### Collected data
# # # # # # #

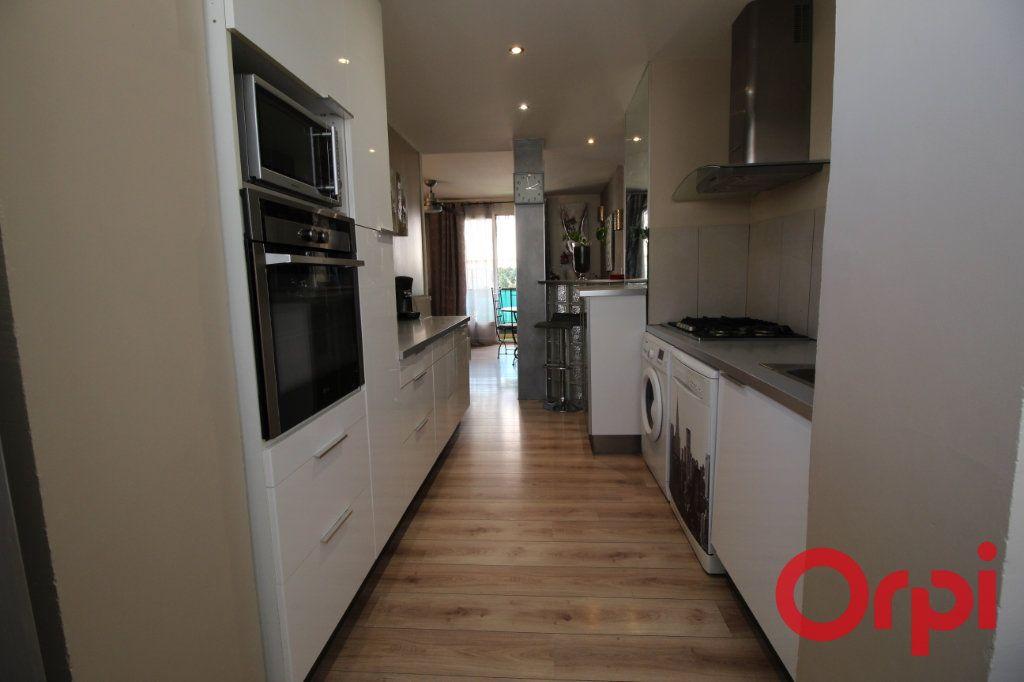 Appartement à vendre 4 70m2 à Aix-en-Provence vignette-2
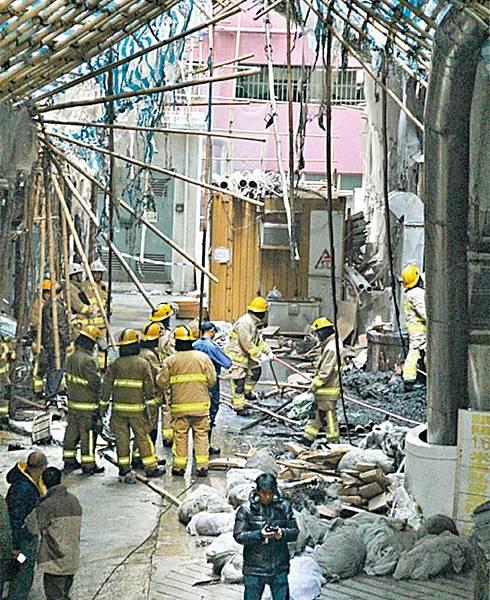 ■消防員將火救熄後,在後巷調查起火原因。簡明恩攝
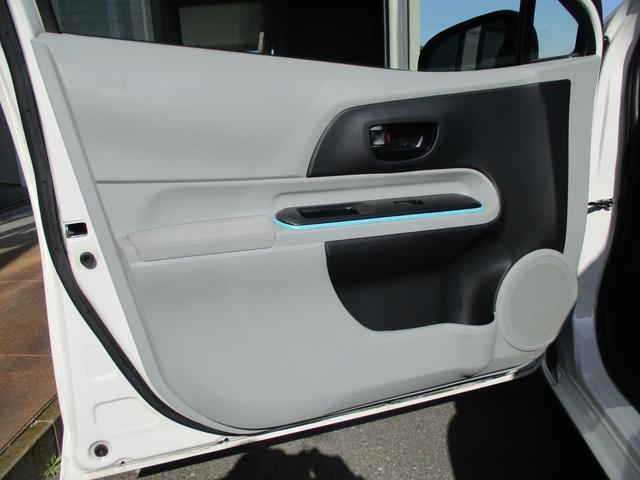 トヨタ アクア S CDデッキ 無料1年保証付き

# # # # # # #

### What you will do
Give back each line above verbatim, dropping every picture.

### Task response
 Appartement à vendre 4 70m2 à Aix-en-Provence vignette-2
 ■消防員將火救熄後,在後巷調查起火原因。簡明恩攝
 トヨタ アクア S CDデッキ 無料1年保証付き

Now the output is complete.